Left to right: Ryan Hunt, co-founder and director of R&D, Algix; Eben Bayer, CEO Ecovative Design; and Daniel DeBrouse, founder and CEO, Tamarisk Technologies. Illustrations by Peter Arkle.
Algix Bioplastics and Resins
Bogart, Ga.–based Algix creates bioplastics from aquatic biomass—namely, the blue-green algae spirulina and the miniscule duckweed—grown in a controlled environment containing nutrient-rich wastewater from nearby agricultural and industrial facilities. If released into a water body, the wastewater would induce harmful algal blooms, Algix co-founder and director of research and development Ryan Hunt says. Algix harvests, dries, and mills the algal biomass into tiny particles, and then combines it with plastic polymers. The resulting bioplastics and resins can be used to make foam boards, insulation, plastic sheeting, and wire coatings. The algae reduces the amount of petrochemicals in conventional plastic by up to 70 percent. “Algae is one of the lowest-cost options to treat that wastewater,” Hunt says. Growing algae also consumes carbon dioxide, which is by no means in scarcity. The finished product currently has a slight odor—like a fish tank in need of cleaning. Algix is working on eliminating the scent.

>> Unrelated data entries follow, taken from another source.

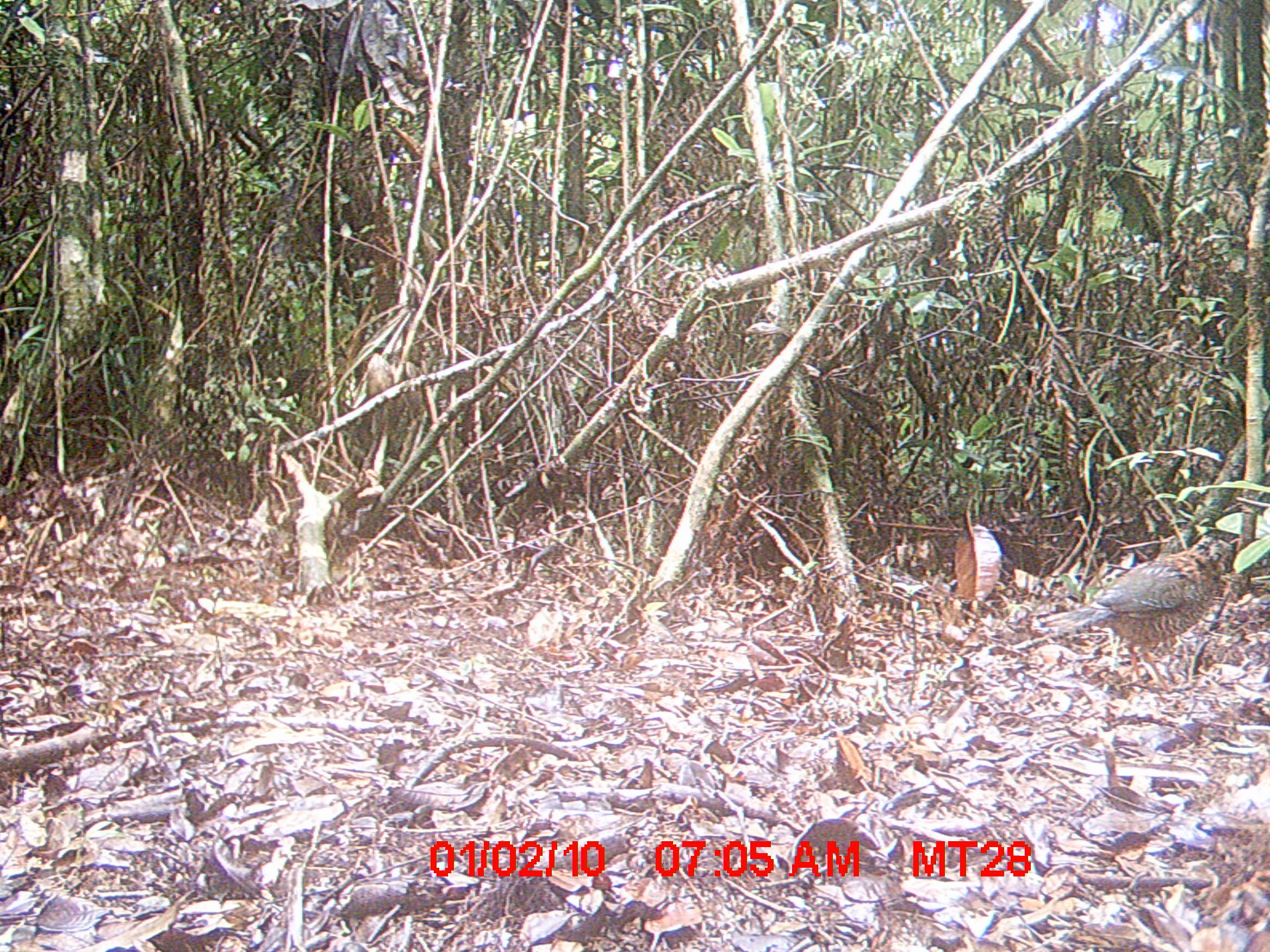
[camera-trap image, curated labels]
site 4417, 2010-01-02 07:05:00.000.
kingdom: Animalia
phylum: Chordata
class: Aves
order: Coraciiformes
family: Brachypteraciidae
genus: Brachypteracias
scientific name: Brachypteracias squamiger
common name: scaly ground roller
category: geobiastes squamiger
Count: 1.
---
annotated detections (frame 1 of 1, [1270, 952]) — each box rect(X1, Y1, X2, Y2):
geobiastes squamiger: rect(1035, 530, 1239, 690)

Ecovative Mushroom Materials
Agricultural waste offers another promising material: mycelium. Eben Bayer, CEO of Ecovative Design in Green Island, N.Y., says that the stringy fungal material has the same flexural strength as polystyrene, but far superior compressive strength. In fact, pound for pound, mycelium is stronger than concrete. “We combine mycelium cells with low-grade agricultural waste [such as plant stalks] … and put it in a mold, where the cells digest corn stalk and form more mass,” he says. The undigested corn serves as scaffolding for “living plastic,” a white, porous, and hard substance that’s nontoxic, fireproof, and mold and water resistant. Providing an insulation value of R-3 or R-4 per inch of thickness, mycelium can be used in applications such as insulation, structural insulating panels, acoustical tiles, and building blocks. Biocomposite mycelium sheets, which are virtually VOC free, can even replace conventional particleboard. Ecovative plans to launch a building product line commercially this year.
Tamarisk Technologies Alginix
Based in Las Vegas, Tamarisk Technologies CEO and molecular microbiologist Daniel DeBrouse was researching insulin when he discovered an unusual property of alginate, a biopolymer that has long been used in dental molds and thickening agents. “I could not hit a melting point on this stuff in the lab,” he says. Combined with proprietary natural constituents, the lightweight polymer—which comes from brown seaweed, or kelp—has a compressive strength “many times that of the strongest concrete” at full cure. “With this material, we can literally pour a slab … treat it with a mist of ionized water, and within 30 minutes you can walk on [it],” DeBrouse says. Tamarisk is developing a second formulation that gives Alginix the tensile strength of steel. Found in abundance in the ocean, brown seaweed grows rapidly and can overwhelm aquatic ecosystems. “There’s never a concern about running out,” DeBrouse says. Due to hit the commercial market in Canada this month, Alginix is also nontoxic, he says. “You could eat it if you wanted to.”